- **Goal of the exercise**
In the data that follows, find the line containing "What is the distance from the shooting location"; then quote that line and every line after it, exactly, through the last one.

- **Data shown**
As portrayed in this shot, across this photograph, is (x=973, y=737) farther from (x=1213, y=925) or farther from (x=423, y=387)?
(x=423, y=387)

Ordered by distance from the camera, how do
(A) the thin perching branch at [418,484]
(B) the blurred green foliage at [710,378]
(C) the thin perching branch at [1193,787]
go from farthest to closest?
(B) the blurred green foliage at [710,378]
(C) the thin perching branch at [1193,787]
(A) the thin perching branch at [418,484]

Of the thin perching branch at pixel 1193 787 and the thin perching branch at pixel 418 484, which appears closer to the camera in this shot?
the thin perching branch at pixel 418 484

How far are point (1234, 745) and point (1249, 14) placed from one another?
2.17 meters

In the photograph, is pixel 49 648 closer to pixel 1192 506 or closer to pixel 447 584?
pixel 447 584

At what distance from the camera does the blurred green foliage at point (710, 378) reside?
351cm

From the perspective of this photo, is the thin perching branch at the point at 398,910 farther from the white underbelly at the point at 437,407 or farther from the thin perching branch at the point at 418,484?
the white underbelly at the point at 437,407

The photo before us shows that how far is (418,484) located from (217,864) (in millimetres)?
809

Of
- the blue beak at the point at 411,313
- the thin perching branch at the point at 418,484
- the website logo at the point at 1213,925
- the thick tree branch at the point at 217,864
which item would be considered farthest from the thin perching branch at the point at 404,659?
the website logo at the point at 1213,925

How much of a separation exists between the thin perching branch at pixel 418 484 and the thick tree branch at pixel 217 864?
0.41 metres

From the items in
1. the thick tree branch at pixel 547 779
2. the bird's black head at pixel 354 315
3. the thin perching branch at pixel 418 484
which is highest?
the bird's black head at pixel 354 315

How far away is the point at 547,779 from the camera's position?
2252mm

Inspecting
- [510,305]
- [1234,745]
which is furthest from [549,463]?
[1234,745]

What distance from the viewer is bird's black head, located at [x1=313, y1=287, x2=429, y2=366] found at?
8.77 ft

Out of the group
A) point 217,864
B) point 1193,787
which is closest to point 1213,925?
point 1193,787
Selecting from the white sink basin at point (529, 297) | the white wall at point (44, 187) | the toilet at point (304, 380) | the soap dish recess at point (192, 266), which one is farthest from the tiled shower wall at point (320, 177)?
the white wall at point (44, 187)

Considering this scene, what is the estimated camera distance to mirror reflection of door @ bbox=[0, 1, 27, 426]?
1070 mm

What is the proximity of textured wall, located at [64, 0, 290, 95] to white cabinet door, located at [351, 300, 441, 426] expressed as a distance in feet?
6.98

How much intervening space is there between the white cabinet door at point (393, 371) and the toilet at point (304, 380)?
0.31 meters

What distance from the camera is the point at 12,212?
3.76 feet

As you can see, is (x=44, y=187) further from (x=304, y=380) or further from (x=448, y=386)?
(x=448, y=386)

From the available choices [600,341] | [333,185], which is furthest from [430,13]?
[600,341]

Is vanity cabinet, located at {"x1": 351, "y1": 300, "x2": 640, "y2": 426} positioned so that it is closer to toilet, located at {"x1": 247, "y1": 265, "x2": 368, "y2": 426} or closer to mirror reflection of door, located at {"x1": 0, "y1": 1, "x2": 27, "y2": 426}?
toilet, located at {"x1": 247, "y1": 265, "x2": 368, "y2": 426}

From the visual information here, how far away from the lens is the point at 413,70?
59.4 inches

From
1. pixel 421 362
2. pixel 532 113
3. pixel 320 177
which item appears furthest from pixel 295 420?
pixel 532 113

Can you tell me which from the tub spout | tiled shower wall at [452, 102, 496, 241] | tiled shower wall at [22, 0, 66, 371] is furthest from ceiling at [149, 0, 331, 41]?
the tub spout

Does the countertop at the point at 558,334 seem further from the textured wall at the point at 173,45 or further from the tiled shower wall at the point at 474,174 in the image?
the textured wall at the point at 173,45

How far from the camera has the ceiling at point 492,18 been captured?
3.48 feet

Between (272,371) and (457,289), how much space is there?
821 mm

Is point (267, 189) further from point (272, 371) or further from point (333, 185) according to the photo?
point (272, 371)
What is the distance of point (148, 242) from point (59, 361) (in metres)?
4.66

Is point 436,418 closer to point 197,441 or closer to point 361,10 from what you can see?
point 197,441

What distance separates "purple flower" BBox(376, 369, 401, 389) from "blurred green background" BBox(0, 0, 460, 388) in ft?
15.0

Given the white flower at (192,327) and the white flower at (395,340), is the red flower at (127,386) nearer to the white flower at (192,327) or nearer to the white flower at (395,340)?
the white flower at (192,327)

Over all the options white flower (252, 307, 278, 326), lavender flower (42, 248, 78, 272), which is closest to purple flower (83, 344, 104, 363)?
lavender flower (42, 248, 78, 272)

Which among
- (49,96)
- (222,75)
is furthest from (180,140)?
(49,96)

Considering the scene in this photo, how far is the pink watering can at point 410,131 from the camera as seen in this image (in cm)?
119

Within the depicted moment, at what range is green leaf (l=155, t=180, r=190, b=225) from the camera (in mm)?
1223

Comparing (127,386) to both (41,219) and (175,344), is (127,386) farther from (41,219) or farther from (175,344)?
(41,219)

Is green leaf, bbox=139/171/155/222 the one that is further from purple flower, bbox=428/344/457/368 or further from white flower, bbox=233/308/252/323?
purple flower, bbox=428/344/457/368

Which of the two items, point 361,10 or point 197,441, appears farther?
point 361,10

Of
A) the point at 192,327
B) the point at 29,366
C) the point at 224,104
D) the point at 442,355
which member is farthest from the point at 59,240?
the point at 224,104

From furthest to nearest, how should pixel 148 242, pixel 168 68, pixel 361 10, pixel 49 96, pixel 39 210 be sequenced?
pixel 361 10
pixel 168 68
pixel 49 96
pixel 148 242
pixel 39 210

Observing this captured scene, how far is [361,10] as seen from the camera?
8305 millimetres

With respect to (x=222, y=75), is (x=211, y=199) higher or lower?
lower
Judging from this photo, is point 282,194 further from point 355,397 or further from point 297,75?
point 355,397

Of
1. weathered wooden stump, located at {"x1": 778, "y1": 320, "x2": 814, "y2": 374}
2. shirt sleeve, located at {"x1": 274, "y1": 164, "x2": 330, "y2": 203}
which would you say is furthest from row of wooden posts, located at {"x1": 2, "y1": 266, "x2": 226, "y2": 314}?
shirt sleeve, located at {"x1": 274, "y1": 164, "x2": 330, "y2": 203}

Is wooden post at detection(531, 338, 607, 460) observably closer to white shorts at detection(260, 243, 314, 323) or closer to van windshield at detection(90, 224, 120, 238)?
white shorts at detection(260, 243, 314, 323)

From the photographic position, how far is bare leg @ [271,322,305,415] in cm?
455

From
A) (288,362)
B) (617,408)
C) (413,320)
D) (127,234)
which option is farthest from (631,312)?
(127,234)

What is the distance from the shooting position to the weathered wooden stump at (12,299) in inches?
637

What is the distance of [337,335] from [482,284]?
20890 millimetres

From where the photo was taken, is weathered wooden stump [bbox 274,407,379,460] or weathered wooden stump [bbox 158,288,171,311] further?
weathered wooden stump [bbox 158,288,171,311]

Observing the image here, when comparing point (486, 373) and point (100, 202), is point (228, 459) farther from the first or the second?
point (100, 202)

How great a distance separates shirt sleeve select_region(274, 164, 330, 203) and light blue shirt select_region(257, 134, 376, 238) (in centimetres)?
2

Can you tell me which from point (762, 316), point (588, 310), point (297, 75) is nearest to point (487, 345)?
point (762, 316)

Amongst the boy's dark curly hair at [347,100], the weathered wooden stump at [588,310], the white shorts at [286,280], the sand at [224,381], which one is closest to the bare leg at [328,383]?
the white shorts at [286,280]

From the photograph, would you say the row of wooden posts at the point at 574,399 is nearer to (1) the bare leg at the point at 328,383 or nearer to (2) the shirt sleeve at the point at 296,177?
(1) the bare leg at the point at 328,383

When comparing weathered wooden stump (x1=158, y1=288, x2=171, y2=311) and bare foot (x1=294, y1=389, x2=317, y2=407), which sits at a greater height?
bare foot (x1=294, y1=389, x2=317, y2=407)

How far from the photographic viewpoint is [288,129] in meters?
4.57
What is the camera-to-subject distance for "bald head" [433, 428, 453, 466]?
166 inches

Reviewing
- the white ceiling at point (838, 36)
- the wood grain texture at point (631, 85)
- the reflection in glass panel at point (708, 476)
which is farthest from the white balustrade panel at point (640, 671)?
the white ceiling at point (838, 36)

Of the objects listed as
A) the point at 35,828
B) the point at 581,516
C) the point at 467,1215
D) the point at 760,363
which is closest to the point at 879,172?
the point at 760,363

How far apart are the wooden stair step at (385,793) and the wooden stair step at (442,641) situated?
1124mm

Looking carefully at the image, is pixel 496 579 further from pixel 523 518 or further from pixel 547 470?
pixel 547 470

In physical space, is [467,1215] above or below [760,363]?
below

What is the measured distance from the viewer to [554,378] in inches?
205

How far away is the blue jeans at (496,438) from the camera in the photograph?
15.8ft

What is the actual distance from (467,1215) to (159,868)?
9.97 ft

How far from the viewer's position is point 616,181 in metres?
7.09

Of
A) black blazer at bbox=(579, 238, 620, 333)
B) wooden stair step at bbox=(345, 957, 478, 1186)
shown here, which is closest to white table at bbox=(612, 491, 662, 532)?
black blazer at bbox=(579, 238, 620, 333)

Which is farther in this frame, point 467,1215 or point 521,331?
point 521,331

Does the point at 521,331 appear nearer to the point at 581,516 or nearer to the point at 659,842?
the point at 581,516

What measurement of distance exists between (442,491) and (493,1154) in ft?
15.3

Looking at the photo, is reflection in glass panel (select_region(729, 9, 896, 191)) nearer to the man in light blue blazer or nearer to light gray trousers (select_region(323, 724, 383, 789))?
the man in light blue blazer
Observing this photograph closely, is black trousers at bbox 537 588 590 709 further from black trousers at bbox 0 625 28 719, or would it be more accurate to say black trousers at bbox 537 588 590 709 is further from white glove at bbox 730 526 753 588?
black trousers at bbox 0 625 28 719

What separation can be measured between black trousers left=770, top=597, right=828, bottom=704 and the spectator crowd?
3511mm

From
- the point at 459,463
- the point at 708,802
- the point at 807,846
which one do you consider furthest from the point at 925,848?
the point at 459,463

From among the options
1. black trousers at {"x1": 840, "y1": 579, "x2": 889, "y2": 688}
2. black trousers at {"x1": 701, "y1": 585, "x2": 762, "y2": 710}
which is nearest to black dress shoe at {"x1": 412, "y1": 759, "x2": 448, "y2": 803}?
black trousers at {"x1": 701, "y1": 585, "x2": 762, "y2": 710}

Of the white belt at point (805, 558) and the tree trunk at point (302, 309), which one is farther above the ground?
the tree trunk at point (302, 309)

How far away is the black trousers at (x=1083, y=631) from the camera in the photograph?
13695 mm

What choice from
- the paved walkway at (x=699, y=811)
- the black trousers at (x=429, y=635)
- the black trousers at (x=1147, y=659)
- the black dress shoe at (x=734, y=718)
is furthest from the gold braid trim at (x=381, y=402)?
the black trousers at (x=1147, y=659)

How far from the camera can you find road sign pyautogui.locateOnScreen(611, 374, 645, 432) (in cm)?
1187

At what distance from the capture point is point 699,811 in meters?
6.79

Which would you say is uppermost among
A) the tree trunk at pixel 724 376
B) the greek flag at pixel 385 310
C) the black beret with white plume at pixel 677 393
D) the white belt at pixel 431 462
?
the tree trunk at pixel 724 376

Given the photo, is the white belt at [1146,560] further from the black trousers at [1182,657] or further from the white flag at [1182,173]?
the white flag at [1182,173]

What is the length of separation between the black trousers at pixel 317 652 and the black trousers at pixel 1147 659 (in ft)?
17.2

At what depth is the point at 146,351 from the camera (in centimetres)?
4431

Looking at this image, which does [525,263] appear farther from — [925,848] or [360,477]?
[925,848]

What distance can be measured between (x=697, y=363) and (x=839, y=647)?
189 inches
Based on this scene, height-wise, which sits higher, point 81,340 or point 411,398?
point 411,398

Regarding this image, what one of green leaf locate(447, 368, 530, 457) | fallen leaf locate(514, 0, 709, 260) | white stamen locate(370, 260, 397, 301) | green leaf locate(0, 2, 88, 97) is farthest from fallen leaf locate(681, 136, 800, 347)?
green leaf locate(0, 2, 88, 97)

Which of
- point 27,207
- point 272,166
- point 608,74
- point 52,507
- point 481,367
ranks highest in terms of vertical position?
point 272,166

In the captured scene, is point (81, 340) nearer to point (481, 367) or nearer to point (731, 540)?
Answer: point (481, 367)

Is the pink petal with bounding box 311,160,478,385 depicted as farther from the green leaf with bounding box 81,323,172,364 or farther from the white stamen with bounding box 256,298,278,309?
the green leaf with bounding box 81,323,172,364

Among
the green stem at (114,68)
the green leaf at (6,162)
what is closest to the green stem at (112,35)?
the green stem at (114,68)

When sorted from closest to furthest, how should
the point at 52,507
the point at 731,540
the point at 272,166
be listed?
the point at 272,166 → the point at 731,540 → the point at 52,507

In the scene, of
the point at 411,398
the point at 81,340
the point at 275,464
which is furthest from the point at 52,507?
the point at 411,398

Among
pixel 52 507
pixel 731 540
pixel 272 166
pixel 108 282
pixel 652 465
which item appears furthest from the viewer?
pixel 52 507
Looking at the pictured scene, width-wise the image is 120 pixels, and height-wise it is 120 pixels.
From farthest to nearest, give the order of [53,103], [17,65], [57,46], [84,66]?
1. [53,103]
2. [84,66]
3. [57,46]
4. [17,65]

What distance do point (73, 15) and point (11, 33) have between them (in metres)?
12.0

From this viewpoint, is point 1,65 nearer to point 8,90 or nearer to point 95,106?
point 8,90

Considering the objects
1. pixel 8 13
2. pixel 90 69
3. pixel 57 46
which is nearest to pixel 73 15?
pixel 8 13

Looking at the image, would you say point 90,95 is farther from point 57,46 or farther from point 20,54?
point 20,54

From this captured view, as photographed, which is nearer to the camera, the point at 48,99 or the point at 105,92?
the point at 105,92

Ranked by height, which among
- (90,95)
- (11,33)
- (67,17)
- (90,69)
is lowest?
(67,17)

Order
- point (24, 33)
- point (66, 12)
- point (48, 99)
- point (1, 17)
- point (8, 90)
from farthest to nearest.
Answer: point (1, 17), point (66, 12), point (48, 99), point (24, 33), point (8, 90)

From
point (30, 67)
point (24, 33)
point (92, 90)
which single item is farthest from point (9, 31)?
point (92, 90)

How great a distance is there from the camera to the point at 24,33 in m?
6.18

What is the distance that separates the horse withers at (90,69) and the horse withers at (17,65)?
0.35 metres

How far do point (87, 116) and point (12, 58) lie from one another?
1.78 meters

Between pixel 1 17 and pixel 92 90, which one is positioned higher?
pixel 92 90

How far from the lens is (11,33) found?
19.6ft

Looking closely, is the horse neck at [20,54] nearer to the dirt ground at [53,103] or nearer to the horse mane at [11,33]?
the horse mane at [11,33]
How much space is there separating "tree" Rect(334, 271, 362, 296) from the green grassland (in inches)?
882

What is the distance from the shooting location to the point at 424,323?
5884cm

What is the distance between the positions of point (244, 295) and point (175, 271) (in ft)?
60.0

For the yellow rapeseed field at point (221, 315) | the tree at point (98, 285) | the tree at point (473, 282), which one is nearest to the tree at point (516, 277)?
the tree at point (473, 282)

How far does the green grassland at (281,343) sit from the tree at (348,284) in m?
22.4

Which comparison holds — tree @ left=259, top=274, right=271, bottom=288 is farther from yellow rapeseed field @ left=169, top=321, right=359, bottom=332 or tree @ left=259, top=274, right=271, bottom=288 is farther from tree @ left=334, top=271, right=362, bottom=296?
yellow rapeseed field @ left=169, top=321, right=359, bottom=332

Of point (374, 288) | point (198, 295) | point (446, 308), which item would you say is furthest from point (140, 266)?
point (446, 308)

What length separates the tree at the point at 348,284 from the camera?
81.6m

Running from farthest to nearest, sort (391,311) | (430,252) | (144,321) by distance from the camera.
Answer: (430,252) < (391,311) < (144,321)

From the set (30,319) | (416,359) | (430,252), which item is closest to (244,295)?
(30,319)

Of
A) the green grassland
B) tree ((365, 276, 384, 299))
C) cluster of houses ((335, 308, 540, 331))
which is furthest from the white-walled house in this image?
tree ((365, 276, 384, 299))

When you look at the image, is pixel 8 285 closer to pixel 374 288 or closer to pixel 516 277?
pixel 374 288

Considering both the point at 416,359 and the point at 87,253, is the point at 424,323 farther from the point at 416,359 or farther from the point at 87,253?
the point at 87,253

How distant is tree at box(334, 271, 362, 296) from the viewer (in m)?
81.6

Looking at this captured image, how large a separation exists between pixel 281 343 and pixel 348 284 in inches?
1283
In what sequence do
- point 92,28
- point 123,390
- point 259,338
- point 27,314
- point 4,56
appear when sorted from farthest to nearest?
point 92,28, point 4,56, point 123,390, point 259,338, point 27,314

- **Output**
What is the distance from the shooting location to the point at 424,323?
5884cm

What is the distance between the positions of point (244, 295) and point (175, 271) (in ft)?
60.0

For the yellow rapeseed field at point (221, 315) | the tree at point (98, 285) | the tree at point (473, 282), which one is nearest to the tree at point (516, 277)?
the tree at point (473, 282)

How far does the green grassland at (281,343) sit from the tree at (348,284) in m?
22.4

Which comparison holds — tree @ left=259, top=274, right=271, bottom=288 is farther from yellow rapeseed field @ left=169, top=321, right=359, bottom=332 or tree @ left=259, top=274, right=271, bottom=288 is farther from tree @ left=334, top=271, right=362, bottom=296?
yellow rapeseed field @ left=169, top=321, right=359, bottom=332

Of point (374, 288) | point (198, 295) | point (446, 308), which item would you say is furthest from point (140, 266)?
point (446, 308)

What length separates the tree at the point at 348,284 from the camera?
81.6m

Running from farthest to nearest, sort (391,311) | (430,252) | (144,321) by distance from the camera.
Answer: (430,252) < (391,311) < (144,321)

From the set (30,319) | (416,359) | (430,252), which item is closest to (244,295)?
(30,319)

Of
A) the green grassland
B) tree ((365, 276, 384, 299))
C) cluster of houses ((335, 308, 540, 331))
which is furthest from the white-walled house in this image?
tree ((365, 276, 384, 299))

When you look at the image, is pixel 8 285 closer to pixel 374 288 or closer to pixel 516 277?
pixel 374 288

Considering both the point at 416,359 and the point at 87,253, is the point at 424,323 farther from the point at 416,359 or farther from the point at 87,253?
the point at 87,253

How distant is tree at box(334, 271, 362, 296) from the viewer (in m)?
81.6

Looking at this captured image, how large a separation exists between pixel 281 343 and pixel 348 284 in inches?
1283
In what sequence do
- point 92,28
- point 123,390
- point 259,338
- point 27,314
- point 4,56
appear when sorted from farthest to nearest?
point 92,28, point 4,56, point 123,390, point 259,338, point 27,314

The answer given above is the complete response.